Hipotese Umur Kritis

Sebelum umur 12 tahun seorang anak mampu memperoleh bahasa manapun yang

disajikan secara natif. Gejala ini dinamakan hipotese umur kritis (diajukan oleh Lenneberg pada

tahun 1967)anak umur 2-12 tahun dapat memperoleh bahasa manapun dengan kemampuan

seorang penutur asli. Hal ini dikarenakan, hemisfir kiri dan kanan belum memperoleh tugas

secara terpisah. Namun hipotesa ini ada juga yang menyanggah. Krashen (1972), beranggapan

bahwa lateralisasi sudah terjadi sejak umur 4-5 tahun.

Mengenai peran hemisfir, ada perbedaan pendapat. Ganese, dkk (1978) mengatakan

hemisfir kiri lebih banyak berperan pada orang bilingual sejak kecil dibandingkan ketika dewasa.

Vaid (1987), menyatakan hal yang sebaliknya, bahwa sejak umur 10-14 tahun lebih banyak yang

menggunakan hemisfir kiri dibandingkan sebelum umur 4 tahun.

Kekidalan dan Kekinanan

Seorang yang kidal tetep lebih dominasi menggunakan hemisfir kiri untuk hal

kebahasaan. Orang kidal kadar dominasi hemisfir kirinya tidak sekuat kinan, sehingga mereka

memiliki masalah dalam hal baca tulis.

Otak Pria dan Otak Wanita

Steinberg, dkk (2001) mengatakan bahwa hemisfir kiri pada wanita lebih tebal. Inilah

yang menyebabkan kelas bahasa didominasi wanita. Namun hal ini disangkal Philip, dkk yang

menyatakan bahwa perbedaan itu hanyalah pengaruh budaya bukan genetik.

Bahasa Sinyal

Kita beranggapan bahwa orang yang menggunakan bahasa sinyal, maka dia akan

menggunakan hemisfir kanan secara lebih dominan. Hal ini tidak sepenuhnya benar, karena

ketika seorang tuna rungu mengalami gangguan pada hemisfir kirinya, maka dia mengalami

Page 4: Landasan Neurologis Pada Bahasa.docx

masalah kebahasaan sebagaimana dialami penderita afisia Broca dan Wernicke yang normal.

Mereka tidak dapat menyampaikan sinyal secara benar. Sebaliknya ketika yang mengalami

gangguan adalah hemisfir kanan, maka kemampuan mereka dalam menyampaikan sinyal tidak

mengalami masalah.

Metode Penelitian Otak

Awalnya penelitian otak masih dilakukan secara tradisional, ketika pasien sudah

meninggal, atau menggunakan anastesi lokal. Mereka melakukan uji coba dengan menggunakan

electrode beraliranlistrik kecil untuk mendeteksi gangguan otak. Namun seiring berjalannya

waktu, teknologi untuk mendeteksi gangguan otak semakin canggih. Metode itu di antaranya

dengan menggunakan CT/CAT, PET, MRI, dan ERPs.

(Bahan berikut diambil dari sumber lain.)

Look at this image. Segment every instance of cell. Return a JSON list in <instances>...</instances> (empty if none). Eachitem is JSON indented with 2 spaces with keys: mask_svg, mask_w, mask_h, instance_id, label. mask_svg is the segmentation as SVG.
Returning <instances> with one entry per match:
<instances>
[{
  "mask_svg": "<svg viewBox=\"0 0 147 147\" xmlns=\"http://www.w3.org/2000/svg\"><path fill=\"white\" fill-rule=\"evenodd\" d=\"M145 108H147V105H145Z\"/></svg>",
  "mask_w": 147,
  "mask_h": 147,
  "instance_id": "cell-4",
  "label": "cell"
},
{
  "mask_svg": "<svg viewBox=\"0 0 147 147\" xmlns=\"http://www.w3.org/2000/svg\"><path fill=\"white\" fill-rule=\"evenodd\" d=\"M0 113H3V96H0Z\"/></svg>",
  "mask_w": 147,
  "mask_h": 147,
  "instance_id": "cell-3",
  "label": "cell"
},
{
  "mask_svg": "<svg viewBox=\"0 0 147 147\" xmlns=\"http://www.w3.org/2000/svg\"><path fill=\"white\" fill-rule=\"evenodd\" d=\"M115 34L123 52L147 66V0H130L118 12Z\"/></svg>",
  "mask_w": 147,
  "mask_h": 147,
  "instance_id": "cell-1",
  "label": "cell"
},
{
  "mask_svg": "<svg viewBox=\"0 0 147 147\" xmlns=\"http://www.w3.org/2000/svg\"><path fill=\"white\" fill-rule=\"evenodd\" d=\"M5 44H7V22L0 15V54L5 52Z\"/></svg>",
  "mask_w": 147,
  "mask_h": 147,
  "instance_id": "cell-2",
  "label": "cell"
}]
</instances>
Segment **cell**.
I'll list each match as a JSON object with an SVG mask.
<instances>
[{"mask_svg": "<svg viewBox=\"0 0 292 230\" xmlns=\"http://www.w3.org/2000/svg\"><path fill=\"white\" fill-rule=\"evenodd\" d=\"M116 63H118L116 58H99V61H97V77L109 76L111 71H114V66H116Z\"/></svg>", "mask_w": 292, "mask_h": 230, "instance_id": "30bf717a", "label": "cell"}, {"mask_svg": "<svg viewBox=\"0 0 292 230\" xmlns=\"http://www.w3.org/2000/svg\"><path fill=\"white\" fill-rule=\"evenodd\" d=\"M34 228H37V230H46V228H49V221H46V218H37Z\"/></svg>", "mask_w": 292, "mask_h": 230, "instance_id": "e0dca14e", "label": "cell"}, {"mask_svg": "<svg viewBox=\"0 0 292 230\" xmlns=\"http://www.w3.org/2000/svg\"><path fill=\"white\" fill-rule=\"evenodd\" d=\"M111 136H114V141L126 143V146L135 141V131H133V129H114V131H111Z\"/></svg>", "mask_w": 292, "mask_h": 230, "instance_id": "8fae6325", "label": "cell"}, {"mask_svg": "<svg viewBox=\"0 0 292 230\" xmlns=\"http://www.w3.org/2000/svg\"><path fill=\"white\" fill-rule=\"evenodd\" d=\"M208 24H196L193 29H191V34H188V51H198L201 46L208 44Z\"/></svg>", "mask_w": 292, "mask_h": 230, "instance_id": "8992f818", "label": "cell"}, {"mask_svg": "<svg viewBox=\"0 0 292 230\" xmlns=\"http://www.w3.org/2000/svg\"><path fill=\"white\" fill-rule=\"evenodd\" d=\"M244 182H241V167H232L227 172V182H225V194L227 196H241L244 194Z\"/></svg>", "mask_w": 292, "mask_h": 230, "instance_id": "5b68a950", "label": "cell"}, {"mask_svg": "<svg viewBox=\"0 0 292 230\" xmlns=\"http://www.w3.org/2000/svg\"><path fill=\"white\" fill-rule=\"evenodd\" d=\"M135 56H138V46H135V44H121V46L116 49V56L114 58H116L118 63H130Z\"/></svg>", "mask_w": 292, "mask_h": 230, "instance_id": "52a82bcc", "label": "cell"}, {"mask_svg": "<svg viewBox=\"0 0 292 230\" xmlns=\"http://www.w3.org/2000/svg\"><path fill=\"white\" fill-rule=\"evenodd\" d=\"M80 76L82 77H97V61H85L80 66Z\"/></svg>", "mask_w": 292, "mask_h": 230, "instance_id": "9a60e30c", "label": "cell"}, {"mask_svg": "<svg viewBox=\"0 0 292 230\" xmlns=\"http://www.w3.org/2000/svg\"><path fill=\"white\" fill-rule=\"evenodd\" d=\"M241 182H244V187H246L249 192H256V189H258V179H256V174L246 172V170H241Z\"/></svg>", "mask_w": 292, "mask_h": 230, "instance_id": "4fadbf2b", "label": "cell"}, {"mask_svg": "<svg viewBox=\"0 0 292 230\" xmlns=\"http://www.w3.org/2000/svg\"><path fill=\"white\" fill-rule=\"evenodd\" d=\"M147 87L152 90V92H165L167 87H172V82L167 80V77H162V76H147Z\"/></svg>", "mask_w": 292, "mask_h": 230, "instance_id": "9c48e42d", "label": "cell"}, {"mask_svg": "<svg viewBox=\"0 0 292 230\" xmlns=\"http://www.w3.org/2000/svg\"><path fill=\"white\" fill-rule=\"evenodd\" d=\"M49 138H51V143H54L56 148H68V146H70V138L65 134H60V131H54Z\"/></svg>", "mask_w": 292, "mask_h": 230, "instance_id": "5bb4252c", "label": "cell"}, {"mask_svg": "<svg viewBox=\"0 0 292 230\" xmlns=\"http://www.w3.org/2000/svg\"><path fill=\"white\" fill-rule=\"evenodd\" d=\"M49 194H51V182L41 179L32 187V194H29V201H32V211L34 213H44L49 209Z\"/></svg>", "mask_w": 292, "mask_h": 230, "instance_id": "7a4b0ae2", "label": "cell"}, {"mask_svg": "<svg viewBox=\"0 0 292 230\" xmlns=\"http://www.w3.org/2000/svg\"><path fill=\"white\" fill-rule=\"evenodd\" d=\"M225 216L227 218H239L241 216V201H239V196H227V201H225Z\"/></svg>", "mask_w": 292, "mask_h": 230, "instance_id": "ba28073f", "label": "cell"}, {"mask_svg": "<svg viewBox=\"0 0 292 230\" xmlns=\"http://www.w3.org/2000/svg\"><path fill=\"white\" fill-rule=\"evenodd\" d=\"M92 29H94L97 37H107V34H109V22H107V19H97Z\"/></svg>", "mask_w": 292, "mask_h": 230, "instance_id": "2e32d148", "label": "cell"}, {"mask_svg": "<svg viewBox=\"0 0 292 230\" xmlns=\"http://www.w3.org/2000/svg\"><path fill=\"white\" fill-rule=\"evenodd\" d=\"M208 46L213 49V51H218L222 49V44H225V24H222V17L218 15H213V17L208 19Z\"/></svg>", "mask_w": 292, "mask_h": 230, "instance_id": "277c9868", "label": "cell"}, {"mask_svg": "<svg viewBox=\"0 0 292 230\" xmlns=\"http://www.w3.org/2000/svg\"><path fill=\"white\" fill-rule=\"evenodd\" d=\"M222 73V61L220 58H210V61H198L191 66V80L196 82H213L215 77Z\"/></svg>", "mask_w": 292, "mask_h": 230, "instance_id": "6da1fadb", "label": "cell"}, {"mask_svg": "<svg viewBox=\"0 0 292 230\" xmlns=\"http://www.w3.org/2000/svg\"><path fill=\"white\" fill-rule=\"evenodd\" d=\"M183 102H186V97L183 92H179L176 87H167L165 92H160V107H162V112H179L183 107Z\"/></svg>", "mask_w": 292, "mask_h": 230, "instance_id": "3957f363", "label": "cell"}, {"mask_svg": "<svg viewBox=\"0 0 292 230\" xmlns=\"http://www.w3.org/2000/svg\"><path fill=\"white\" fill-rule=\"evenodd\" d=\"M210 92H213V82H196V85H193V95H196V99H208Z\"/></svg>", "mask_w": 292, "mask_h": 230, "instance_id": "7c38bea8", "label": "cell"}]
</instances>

1. CAT memanfaatkan sinar X untuk merekam berbagai imaji yang kemudian dibentuk

menjadi 3 dimensi oleh komputer.

2. PET bekerja dnegan menyuntikkan bahan radioaktif ringan ke pembuluh darah,

kemudian pola aliran darah ke otak ditelusuri dengan detektor khusus. Detektor ini

memberikan imaji yang berwarna.

3. MRI memanfaatkan jumlah aliran darah pada daera otak yang sedang aktif. Ini diukur

melalui medan magnetik yang menelusuri proton-proton pada aliran darah.

4. ERPS mengukur perubahan voltase pada otak yang berkaitan dengan hal sensori,

motorik, dan kognitif. Pegukuran perubahan voltase ini mempunyai resolusi waktu yang

ukurannya milidetik.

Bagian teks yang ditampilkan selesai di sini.